The landcare volunteer said koala did not see vehicles as an issue when they are crossing roads and drivers need to be “vigilant”.

“They’re on a mission to get on a tree or find a mate,” she said.

“Definitely at dusk and dawn are the main times they could be walking around. 

“They’re looking for new feed tree or shelter tree part in this heat.”

The koala was killed not far from a new sign put up by GULG members George Truman and Mark Kesby in late December.

The sign is one of 10 that the group have installed at koala hot spots including Quia Road, Kamilaroi Highway and the Oxley Highway in the directions of Mullaley and Carroll. The signs read “Koalas deaths here. Slow down.”

GULG is also helping to find suitable spots for Blinky Drinkers with two already installed on Wandobah Road and at the Gunnedah Resource Centre.

One of the eye-catching signs installed by Gunnedah Urban Landcare Group in koala hot spots. Photo: Gunnedah Urban Landcare Group

One of the eye-catching signs installed by Gunnedah Urban Landcare Group in koala hot spots. Photo: Gunnedah Urban Landcare Group

Blinky Drinkers are water drinkers placed on trees to give koalas access to water. They were designed by Gunnedah’s Robert Frend who trialled them to great success.

GULG member Rod Browne has been assisting with the installation of the drinkers and said there were seven more to be installed.

David Walker installing a water stand and Blinky Drinker. Photo: Gunnedah Urban Landcare Group

David Walker installing a water stand and Blinky Drinker.
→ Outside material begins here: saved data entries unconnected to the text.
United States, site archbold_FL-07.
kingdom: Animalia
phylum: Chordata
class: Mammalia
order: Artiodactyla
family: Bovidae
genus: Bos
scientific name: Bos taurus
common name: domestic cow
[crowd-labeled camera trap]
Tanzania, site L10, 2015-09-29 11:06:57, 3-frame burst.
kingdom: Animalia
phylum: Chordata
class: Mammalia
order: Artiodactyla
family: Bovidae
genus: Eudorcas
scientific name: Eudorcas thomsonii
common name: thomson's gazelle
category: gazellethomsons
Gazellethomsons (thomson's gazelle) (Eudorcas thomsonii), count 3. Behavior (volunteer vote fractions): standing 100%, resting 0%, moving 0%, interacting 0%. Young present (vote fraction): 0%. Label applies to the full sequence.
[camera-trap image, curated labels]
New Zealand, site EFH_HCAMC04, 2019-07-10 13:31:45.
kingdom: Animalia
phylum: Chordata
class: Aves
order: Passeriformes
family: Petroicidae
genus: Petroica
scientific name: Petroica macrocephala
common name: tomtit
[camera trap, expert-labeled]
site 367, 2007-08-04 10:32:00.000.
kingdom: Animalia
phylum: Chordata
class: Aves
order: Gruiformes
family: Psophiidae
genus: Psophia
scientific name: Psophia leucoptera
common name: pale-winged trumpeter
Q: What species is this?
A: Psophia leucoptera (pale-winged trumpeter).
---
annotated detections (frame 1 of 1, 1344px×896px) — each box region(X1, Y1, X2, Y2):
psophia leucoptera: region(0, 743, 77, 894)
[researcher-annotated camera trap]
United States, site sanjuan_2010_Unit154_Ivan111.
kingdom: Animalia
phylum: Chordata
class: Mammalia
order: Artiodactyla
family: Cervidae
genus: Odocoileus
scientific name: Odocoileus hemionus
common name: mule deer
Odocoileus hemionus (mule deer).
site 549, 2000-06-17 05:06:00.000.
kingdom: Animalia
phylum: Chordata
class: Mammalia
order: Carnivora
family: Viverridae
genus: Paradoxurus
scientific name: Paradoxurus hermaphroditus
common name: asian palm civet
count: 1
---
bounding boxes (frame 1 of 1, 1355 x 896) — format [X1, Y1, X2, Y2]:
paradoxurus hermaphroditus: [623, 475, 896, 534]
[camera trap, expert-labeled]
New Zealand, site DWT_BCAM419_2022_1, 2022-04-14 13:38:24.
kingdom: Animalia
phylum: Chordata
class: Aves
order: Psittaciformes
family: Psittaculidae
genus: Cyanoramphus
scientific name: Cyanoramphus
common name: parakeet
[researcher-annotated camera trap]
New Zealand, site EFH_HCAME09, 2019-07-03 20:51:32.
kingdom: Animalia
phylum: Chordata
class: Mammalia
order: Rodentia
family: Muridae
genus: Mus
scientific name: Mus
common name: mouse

Photo: Gunnedah Urban Landcare Group

“It’s a matter of finding a suitable site and ones where koalas are about and one that won’t be too exposed to vandalism,” he said.

The volunteer said more sites were needed for the drinkers and volunteers to help install them.

“Landholders with koala habitat on their properties will be needed to host some of the Blinky Drinkers,” he said.

The Gunnedah Koala Conservation Plan for Landcare and Community Groups will be discussed on January 18 at 6pm at Gunnedah Services and Bowling Club.